Mayfair Gallery's Guide to the history of Italian Genre Painting

A Game of Billiards by Francesco Beda

One of the most beloved styles of art in the 18th and 19th centuries would have to be that of Italian Genre paintings.

Occupying a niche between the traditional styles of Old Master paintings and the decorative qualities of antiques and antique objects more broadly, they offer everything one could hope for in an antique and historic work of art.

Exceptional artistry, beautiful compositions, and masterly use of tonality and colour come together to produce works with an unparalleled reassuring and heart-warming quality. Here is our guide to the world of Italian Genre painting. To start, we take a look at what we mean by ‘genre painting.’

What is genre painting?

The term 'genre painting,' is first and foremost very broad. A whole host of artworks can be considered ‘genre’ scenes; in fact any painting that is not overtly religious and shows ordinary people, or nobles, engaged in mundane activity could be considered a ‘genre’ work, and these have existed for many centuries.

In Italy genre scenes have existed since as far back as the likes of Annibale Carracci (1560-1609), a popular Renaissance master, who painted both religious subjects and scenes from daily life, such as The Butcher Shop, which now hangs in the picture gallery of Christ Church College, Oxford.

Butcher’s Shop, 1580, by Annibale Carracci, a Roman master of the Late Italian Renaissance. Many early genre paintings attest to a fascination with the macabre: dark, shadowy paintings often with a deathly obsession – a million miles away from whimsical works of the high Rococo.

However, it took until the Italian Rococo period for genre painters to really come into their own, and to make genre painting the defining part of their oeuvre, as opposed to only a part of wider whole.

▶ [Activity A]:
Answer from the guide to Italian genre painting:
(i) In which centuries does the guide say Italian Genre painting was one of the most beloved styles of art?
(ii) What years are given for Annibale Carracci's life?
(iii) In which period did genre painters make genre painting the defining part of their oeuvre?
▶ [Activity B]: Extract word for word the passage of the guide to Italian genre painting that begins at the words "Mayfair Gallery's Guide" and stops after the words "is genre painting?".
▶ [Activity C]: Extend the guide to Italian genre painting, picking up right after its final sentence.
The lines that come next are separate material, not part of the guide.

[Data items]
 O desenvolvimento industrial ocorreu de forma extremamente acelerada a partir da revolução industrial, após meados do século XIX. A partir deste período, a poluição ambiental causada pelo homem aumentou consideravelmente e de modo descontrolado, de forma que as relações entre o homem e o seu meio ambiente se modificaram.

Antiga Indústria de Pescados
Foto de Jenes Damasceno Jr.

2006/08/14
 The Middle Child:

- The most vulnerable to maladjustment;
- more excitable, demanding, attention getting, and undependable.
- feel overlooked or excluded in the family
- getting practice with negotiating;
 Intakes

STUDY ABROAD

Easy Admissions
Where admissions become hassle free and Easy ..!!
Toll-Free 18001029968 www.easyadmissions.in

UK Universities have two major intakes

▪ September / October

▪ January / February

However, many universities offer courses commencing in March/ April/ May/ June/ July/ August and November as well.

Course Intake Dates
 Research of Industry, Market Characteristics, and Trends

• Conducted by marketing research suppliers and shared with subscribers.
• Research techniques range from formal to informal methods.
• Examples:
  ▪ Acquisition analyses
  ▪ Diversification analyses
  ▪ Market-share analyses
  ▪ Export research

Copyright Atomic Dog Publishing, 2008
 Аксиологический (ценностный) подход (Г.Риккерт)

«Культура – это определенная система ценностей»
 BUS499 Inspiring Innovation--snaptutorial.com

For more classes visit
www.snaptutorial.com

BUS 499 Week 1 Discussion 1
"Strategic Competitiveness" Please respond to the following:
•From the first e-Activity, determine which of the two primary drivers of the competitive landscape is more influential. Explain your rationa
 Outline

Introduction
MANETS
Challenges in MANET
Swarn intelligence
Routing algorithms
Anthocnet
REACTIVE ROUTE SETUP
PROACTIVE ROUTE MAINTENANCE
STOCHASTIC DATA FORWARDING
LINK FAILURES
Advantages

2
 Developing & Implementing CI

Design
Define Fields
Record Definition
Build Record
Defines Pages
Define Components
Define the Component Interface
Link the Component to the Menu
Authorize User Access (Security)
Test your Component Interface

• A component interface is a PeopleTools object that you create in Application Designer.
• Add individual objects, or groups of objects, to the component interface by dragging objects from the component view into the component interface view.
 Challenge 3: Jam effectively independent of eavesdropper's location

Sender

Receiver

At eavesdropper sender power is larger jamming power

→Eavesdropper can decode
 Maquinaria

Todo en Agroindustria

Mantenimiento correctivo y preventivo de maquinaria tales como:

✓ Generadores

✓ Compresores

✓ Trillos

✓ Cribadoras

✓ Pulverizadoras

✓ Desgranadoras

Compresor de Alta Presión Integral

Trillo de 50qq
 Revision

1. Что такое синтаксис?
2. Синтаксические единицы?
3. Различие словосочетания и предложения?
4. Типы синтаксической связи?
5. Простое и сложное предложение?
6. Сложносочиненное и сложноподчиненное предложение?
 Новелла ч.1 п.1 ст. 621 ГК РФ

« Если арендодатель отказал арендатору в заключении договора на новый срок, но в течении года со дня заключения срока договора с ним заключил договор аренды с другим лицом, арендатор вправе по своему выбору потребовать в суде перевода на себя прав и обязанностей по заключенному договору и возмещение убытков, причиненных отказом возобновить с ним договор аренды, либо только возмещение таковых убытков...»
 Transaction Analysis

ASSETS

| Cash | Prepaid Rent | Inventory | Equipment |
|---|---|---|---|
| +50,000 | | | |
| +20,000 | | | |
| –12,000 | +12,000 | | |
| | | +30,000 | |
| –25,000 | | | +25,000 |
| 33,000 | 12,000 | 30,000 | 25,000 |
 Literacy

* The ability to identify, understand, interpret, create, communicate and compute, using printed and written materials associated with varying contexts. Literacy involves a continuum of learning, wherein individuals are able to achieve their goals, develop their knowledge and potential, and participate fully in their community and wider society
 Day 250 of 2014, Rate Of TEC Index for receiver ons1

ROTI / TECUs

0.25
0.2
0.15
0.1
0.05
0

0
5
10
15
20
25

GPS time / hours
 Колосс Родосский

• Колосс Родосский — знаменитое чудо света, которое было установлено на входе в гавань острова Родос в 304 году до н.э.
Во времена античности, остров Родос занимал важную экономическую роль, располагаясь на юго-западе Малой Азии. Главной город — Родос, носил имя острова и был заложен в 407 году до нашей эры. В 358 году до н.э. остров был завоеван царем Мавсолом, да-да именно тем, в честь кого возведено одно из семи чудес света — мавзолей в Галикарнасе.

▶ [Exercise answer A]:
(i) The 18th and 19th centuries.
(ii) 1560-1609.
(iii) The Italian Rococo period.

▶ [Exercise answer B]:
Mayfair Gallery's Guide to the history of Italian Genre Painting

A Game of Billiards by Francesco Beda

One of the most beloved styles of art in the 18th and 19th centuries would have to be that of Italian Genre paintings.

Occupying a niche between the traditional styles of Old Master paintings and the decorative qualities of antiques and antique objects more broadly, they offer everything one could hope for in an antique and historic work of art.

Exceptional artistry, beautiful compositions, and masterly use of tonality and colour come together to produce works with an unparalleled reassuring and heart-warming quality. Here is our guide to the world of Italian Genre painting. To start, we take a look at what we mean by ‘genre painting.’

What is genre painting?

▶ [Exercise answer C]:
Artists such as Guiseppe Maria Crespi (1665-1747), and his pupils Giovanni Battista Piazetta (1682-1754) and Pietro Longhi (1701-1785), both of whom have works in the National Gallery of London, showed many of the early signs of emerging importance and popularity of genre scenes. But what we would really like to share with you here are genre paintings as they appear in the Italian Rococo period, specifically the works of artists of the nineteenth century, across whom we see a coherent visual language and style for depicting scenes mundane, and not so mundane! Italian life.

The Italian Baroque and the origins of the Italian Rococo

To understand and appreciate the importance of Italian genre painting of and around the Rococo period, we first need to understand the Rococo itself, and how it differed from the preceding styles, particular the Italian Baroque.

The Italian Rococo was a hugely important artistic and architectural movement across the whole of the country. It grew out of the Baroque – indeed it was often called the Late Baroque – but it differed in subtle, yet profound ways.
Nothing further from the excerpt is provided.